■ Passage to read
———

[Speex-dev] Speex quality estimation in lossless media

Sun Jun 7 11:16:53 PDT 2009

Hi,

There is a lot of speex quality estimations. One of this comparative
estimation is even available on the official site
<http://speex.org/comparison/>.

I'd like to present yet another one. And I thought that the best place
for this presentation would be Speex-dev mailing list. I want to get
feedbacks and criticisms please. If Speex authors consider to make
some parts of this work public available on the official site or smth.
elsewhere I'll be just happy.

I'm ready to answer all concerning this experiment questions in the
mailing list or personally.

Below is more or less detailed description of the work.

Motivation
--------------

Currently we make a research work which main purpose is to develop an
adaptive algorithm. This algorithm tunes speech encoder parameters
depending on network media state (Speex has been chosen for this work
because of its wide tuning possibilities).  In order to correctly
implement its logic we need to get reliable speech quality
estimations. For ITU (G.729, etc) and GSM codecs these estimations has
been performed and can be obtained from the ITU-T official page.

———

■ Stored data

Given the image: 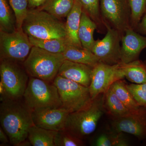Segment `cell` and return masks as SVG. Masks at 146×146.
Segmentation results:
<instances>
[{
    "label": "cell",
    "mask_w": 146,
    "mask_h": 146,
    "mask_svg": "<svg viewBox=\"0 0 146 146\" xmlns=\"http://www.w3.org/2000/svg\"><path fill=\"white\" fill-rule=\"evenodd\" d=\"M18 99L6 98L0 104L1 126L14 146L27 140L30 128L34 125L31 110Z\"/></svg>",
    "instance_id": "6da1fadb"
},
{
    "label": "cell",
    "mask_w": 146,
    "mask_h": 146,
    "mask_svg": "<svg viewBox=\"0 0 146 146\" xmlns=\"http://www.w3.org/2000/svg\"><path fill=\"white\" fill-rule=\"evenodd\" d=\"M22 29L29 36L38 39L66 38L65 24L39 8L29 9Z\"/></svg>",
    "instance_id": "7a4b0ae2"
},
{
    "label": "cell",
    "mask_w": 146,
    "mask_h": 146,
    "mask_svg": "<svg viewBox=\"0 0 146 146\" xmlns=\"http://www.w3.org/2000/svg\"><path fill=\"white\" fill-rule=\"evenodd\" d=\"M65 59L63 53H55L35 46L23 62L24 68L32 77L47 82L54 80Z\"/></svg>",
    "instance_id": "3957f363"
},
{
    "label": "cell",
    "mask_w": 146,
    "mask_h": 146,
    "mask_svg": "<svg viewBox=\"0 0 146 146\" xmlns=\"http://www.w3.org/2000/svg\"><path fill=\"white\" fill-rule=\"evenodd\" d=\"M103 95L100 94L93 100L88 107L69 113L64 129L80 139L93 133L104 111Z\"/></svg>",
    "instance_id": "277c9868"
},
{
    "label": "cell",
    "mask_w": 146,
    "mask_h": 146,
    "mask_svg": "<svg viewBox=\"0 0 146 146\" xmlns=\"http://www.w3.org/2000/svg\"><path fill=\"white\" fill-rule=\"evenodd\" d=\"M41 79L31 77L23 95L24 102L33 110L62 107L57 88Z\"/></svg>",
    "instance_id": "5b68a950"
},
{
    "label": "cell",
    "mask_w": 146,
    "mask_h": 146,
    "mask_svg": "<svg viewBox=\"0 0 146 146\" xmlns=\"http://www.w3.org/2000/svg\"><path fill=\"white\" fill-rule=\"evenodd\" d=\"M53 84L57 88L62 107L70 113L84 109L93 102L89 87L58 75Z\"/></svg>",
    "instance_id": "8992f818"
},
{
    "label": "cell",
    "mask_w": 146,
    "mask_h": 146,
    "mask_svg": "<svg viewBox=\"0 0 146 146\" xmlns=\"http://www.w3.org/2000/svg\"><path fill=\"white\" fill-rule=\"evenodd\" d=\"M33 46L23 29L11 33L0 31L1 60L24 62Z\"/></svg>",
    "instance_id": "52a82bcc"
},
{
    "label": "cell",
    "mask_w": 146,
    "mask_h": 146,
    "mask_svg": "<svg viewBox=\"0 0 146 146\" xmlns=\"http://www.w3.org/2000/svg\"><path fill=\"white\" fill-rule=\"evenodd\" d=\"M0 76L1 82L8 98L18 99L23 96L28 76L26 71L18 62L1 60Z\"/></svg>",
    "instance_id": "ba28073f"
},
{
    "label": "cell",
    "mask_w": 146,
    "mask_h": 146,
    "mask_svg": "<svg viewBox=\"0 0 146 146\" xmlns=\"http://www.w3.org/2000/svg\"><path fill=\"white\" fill-rule=\"evenodd\" d=\"M104 24L117 31L122 36L131 26L130 11L128 0H100Z\"/></svg>",
    "instance_id": "9c48e42d"
},
{
    "label": "cell",
    "mask_w": 146,
    "mask_h": 146,
    "mask_svg": "<svg viewBox=\"0 0 146 146\" xmlns=\"http://www.w3.org/2000/svg\"><path fill=\"white\" fill-rule=\"evenodd\" d=\"M104 25L106 33L101 39L96 40L91 52L102 63L114 65L121 63L122 36L107 24Z\"/></svg>",
    "instance_id": "30bf717a"
},
{
    "label": "cell",
    "mask_w": 146,
    "mask_h": 146,
    "mask_svg": "<svg viewBox=\"0 0 146 146\" xmlns=\"http://www.w3.org/2000/svg\"><path fill=\"white\" fill-rule=\"evenodd\" d=\"M120 63L110 65L100 62L93 68L89 91L92 100L104 94L115 82L124 78Z\"/></svg>",
    "instance_id": "8fae6325"
},
{
    "label": "cell",
    "mask_w": 146,
    "mask_h": 146,
    "mask_svg": "<svg viewBox=\"0 0 146 146\" xmlns=\"http://www.w3.org/2000/svg\"><path fill=\"white\" fill-rule=\"evenodd\" d=\"M34 125L49 130L59 131L65 129L66 119L69 113L63 107L46 108L31 111Z\"/></svg>",
    "instance_id": "7c38bea8"
},
{
    "label": "cell",
    "mask_w": 146,
    "mask_h": 146,
    "mask_svg": "<svg viewBox=\"0 0 146 146\" xmlns=\"http://www.w3.org/2000/svg\"><path fill=\"white\" fill-rule=\"evenodd\" d=\"M146 48V36H142L131 27L128 28L121 39V63L138 60L141 52Z\"/></svg>",
    "instance_id": "4fadbf2b"
},
{
    "label": "cell",
    "mask_w": 146,
    "mask_h": 146,
    "mask_svg": "<svg viewBox=\"0 0 146 146\" xmlns=\"http://www.w3.org/2000/svg\"><path fill=\"white\" fill-rule=\"evenodd\" d=\"M112 127L117 132H125L140 139L146 138V115L131 114L113 119Z\"/></svg>",
    "instance_id": "5bb4252c"
},
{
    "label": "cell",
    "mask_w": 146,
    "mask_h": 146,
    "mask_svg": "<svg viewBox=\"0 0 146 146\" xmlns=\"http://www.w3.org/2000/svg\"><path fill=\"white\" fill-rule=\"evenodd\" d=\"M93 68L82 63L65 60L60 66L57 75L89 87Z\"/></svg>",
    "instance_id": "9a60e30c"
},
{
    "label": "cell",
    "mask_w": 146,
    "mask_h": 146,
    "mask_svg": "<svg viewBox=\"0 0 146 146\" xmlns=\"http://www.w3.org/2000/svg\"><path fill=\"white\" fill-rule=\"evenodd\" d=\"M83 9L78 0H74L72 10L67 17L65 25L66 39L71 45L79 48H82L79 39L78 32L82 13Z\"/></svg>",
    "instance_id": "2e32d148"
},
{
    "label": "cell",
    "mask_w": 146,
    "mask_h": 146,
    "mask_svg": "<svg viewBox=\"0 0 146 146\" xmlns=\"http://www.w3.org/2000/svg\"><path fill=\"white\" fill-rule=\"evenodd\" d=\"M103 106L104 111L113 119L133 114L119 99L111 86L104 94Z\"/></svg>",
    "instance_id": "e0dca14e"
},
{
    "label": "cell",
    "mask_w": 146,
    "mask_h": 146,
    "mask_svg": "<svg viewBox=\"0 0 146 146\" xmlns=\"http://www.w3.org/2000/svg\"><path fill=\"white\" fill-rule=\"evenodd\" d=\"M123 79L115 82L111 87L119 99L130 112L135 115H146V108L140 106L128 91Z\"/></svg>",
    "instance_id": "ac0fdd59"
},
{
    "label": "cell",
    "mask_w": 146,
    "mask_h": 146,
    "mask_svg": "<svg viewBox=\"0 0 146 146\" xmlns=\"http://www.w3.org/2000/svg\"><path fill=\"white\" fill-rule=\"evenodd\" d=\"M98 28L96 23L83 11L82 13L78 36L84 48L91 51L96 41L94 39V31Z\"/></svg>",
    "instance_id": "d6986e66"
},
{
    "label": "cell",
    "mask_w": 146,
    "mask_h": 146,
    "mask_svg": "<svg viewBox=\"0 0 146 146\" xmlns=\"http://www.w3.org/2000/svg\"><path fill=\"white\" fill-rule=\"evenodd\" d=\"M63 54L66 60L82 63L92 68L101 62L91 51L72 45H68Z\"/></svg>",
    "instance_id": "ffe728a7"
},
{
    "label": "cell",
    "mask_w": 146,
    "mask_h": 146,
    "mask_svg": "<svg viewBox=\"0 0 146 146\" xmlns=\"http://www.w3.org/2000/svg\"><path fill=\"white\" fill-rule=\"evenodd\" d=\"M120 68L124 77L132 83L141 84L146 82V65L137 60L130 62L120 63Z\"/></svg>",
    "instance_id": "44dd1931"
},
{
    "label": "cell",
    "mask_w": 146,
    "mask_h": 146,
    "mask_svg": "<svg viewBox=\"0 0 146 146\" xmlns=\"http://www.w3.org/2000/svg\"><path fill=\"white\" fill-rule=\"evenodd\" d=\"M57 132L34 125L30 128L28 138L33 146H55L54 138Z\"/></svg>",
    "instance_id": "7402d4cb"
},
{
    "label": "cell",
    "mask_w": 146,
    "mask_h": 146,
    "mask_svg": "<svg viewBox=\"0 0 146 146\" xmlns=\"http://www.w3.org/2000/svg\"><path fill=\"white\" fill-rule=\"evenodd\" d=\"M74 0H46L41 8L58 19L67 17L72 10Z\"/></svg>",
    "instance_id": "603a6c76"
},
{
    "label": "cell",
    "mask_w": 146,
    "mask_h": 146,
    "mask_svg": "<svg viewBox=\"0 0 146 146\" xmlns=\"http://www.w3.org/2000/svg\"><path fill=\"white\" fill-rule=\"evenodd\" d=\"M29 37L33 46L55 53H63L68 45H71L66 38L44 39L31 36Z\"/></svg>",
    "instance_id": "cb8c5ba5"
},
{
    "label": "cell",
    "mask_w": 146,
    "mask_h": 146,
    "mask_svg": "<svg viewBox=\"0 0 146 146\" xmlns=\"http://www.w3.org/2000/svg\"><path fill=\"white\" fill-rule=\"evenodd\" d=\"M7 0H0V31L11 33L16 28V17Z\"/></svg>",
    "instance_id": "d4e9b609"
},
{
    "label": "cell",
    "mask_w": 146,
    "mask_h": 146,
    "mask_svg": "<svg viewBox=\"0 0 146 146\" xmlns=\"http://www.w3.org/2000/svg\"><path fill=\"white\" fill-rule=\"evenodd\" d=\"M84 11L96 23L98 28L102 29L105 27L100 10V0H78Z\"/></svg>",
    "instance_id": "484cf974"
},
{
    "label": "cell",
    "mask_w": 146,
    "mask_h": 146,
    "mask_svg": "<svg viewBox=\"0 0 146 146\" xmlns=\"http://www.w3.org/2000/svg\"><path fill=\"white\" fill-rule=\"evenodd\" d=\"M8 1L16 17L17 29H23V23L29 10L28 0Z\"/></svg>",
    "instance_id": "4316f807"
},
{
    "label": "cell",
    "mask_w": 146,
    "mask_h": 146,
    "mask_svg": "<svg viewBox=\"0 0 146 146\" xmlns=\"http://www.w3.org/2000/svg\"><path fill=\"white\" fill-rule=\"evenodd\" d=\"M130 11L131 26L135 29L146 11V0H128Z\"/></svg>",
    "instance_id": "83f0119b"
},
{
    "label": "cell",
    "mask_w": 146,
    "mask_h": 146,
    "mask_svg": "<svg viewBox=\"0 0 146 146\" xmlns=\"http://www.w3.org/2000/svg\"><path fill=\"white\" fill-rule=\"evenodd\" d=\"M55 146H82L83 143L80 138H77L67 131H57L54 138Z\"/></svg>",
    "instance_id": "f1b7e54d"
},
{
    "label": "cell",
    "mask_w": 146,
    "mask_h": 146,
    "mask_svg": "<svg viewBox=\"0 0 146 146\" xmlns=\"http://www.w3.org/2000/svg\"><path fill=\"white\" fill-rule=\"evenodd\" d=\"M126 86L137 103L146 108V82L141 84H126Z\"/></svg>",
    "instance_id": "f546056e"
},
{
    "label": "cell",
    "mask_w": 146,
    "mask_h": 146,
    "mask_svg": "<svg viewBox=\"0 0 146 146\" xmlns=\"http://www.w3.org/2000/svg\"><path fill=\"white\" fill-rule=\"evenodd\" d=\"M98 146H113V137L106 134H102L98 138L96 142Z\"/></svg>",
    "instance_id": "4dcf8cb0"
},
{
    "label": "cell",
    "mask_w": 146,
    "mask_h": 146,
    "mask_svg": "<svg viewBox=\"0 0 146 146\" xmlns=\"http://www.w3.org/2000/svg\"><path fill=\"white\" fill-rule=\"evenodd\" d=\"M46 0H28L29 9L41 8Z\"/></svg>",
    "instance_id": "1f68e13d"
},
{
    "label": "cell",
    "mask_w": 146,
    "mask_h": 146,
    "mask_svg": "<svg viewBox=\"0 0 146 146\" xmlns=\"http://www.w3.org/2000/svg\"><path fill=\"white\" fill-rule=\"evenodd\" d=\"M137 27L139 28L141 32L146 34V11L143 16V18L141 19V21L138 24Z\"/></svg>",
    "instance_id": "d6a6232c"
},
{
    "label": "cell",
    "mask_w": 146,
    "mask_h": 146,
    "mask_svg": "<svg viewBox=\"0 0 146 146\" xmlns=\"http://www.w3.org/2000/svg\"><path fill=\"white\" fill-rule=\"evenodd\" d=\"M9 138L5 132L4 131L2 128H0V141L2 143L5 144L7 143L9 141Z\"/></svg>",
    "instance_id": "836d02e7"
},
{
    "label": "cell",
    "mask_w": 146,
    "mask_h": 146,
    "mask_svg": "<svg viewBox=\"0 0 146 146\" xmlns=\"http://www.w3.org/2000/svg\"><path fill=\"white\" fill-rule=\"evenodd\" d=\"M145 65H146V61H145Z\"/></svg>",
    "instance_id": "e575fe53"
}]
</instances>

———

■ Task list
[1] In the Speex mailing list post, why was Speex chosen for the research work?
[2] Retype the part of the Speex mailing list post that begins at the words "elsewhere I'll be" and stops after "of the work.".
[3] Write the next part of the Speex mailing list post, starting after its last sentence.
The data is unrelated to the Speex mailing list post.

■ The responses
[1] It was chosen because of its wide tuning possibilities.

[2]
elsewhere I'll be just happy.

I'm ready to answer all concerning this experiment questions in the
mailing list or personally.

Below is more or less detailed description of the work.

[3]
Although there are some experiments which allow user to make an
objective comparison between Speex and other codecs, unfortunately we
can't found anything which can be considered as reliable enought for
our purposes.

That's because we perform yet another comparative experiment which
result contains Speex quality estimations along with other most
popular codecs.

Not only results but source data and source of all testing tools are
avaliable in public repository [1].  Due to that "open source nature"
of these experiments we beleive these results are enough reliable,
reproducable and thus objective.

Experiment source data and experiment description
----------------------------------------------------

During the experiment the set of source speech samples goes throught
simulation model which reproduces voice distortion during encoding and
decoding processes (throught codec in fact). After that the source
speech samples are compared with the degraded ones according to the
PESQ algorithm as defined in P.862 ITU-T recommendation. The
comparison is performed with ITU pesq utility.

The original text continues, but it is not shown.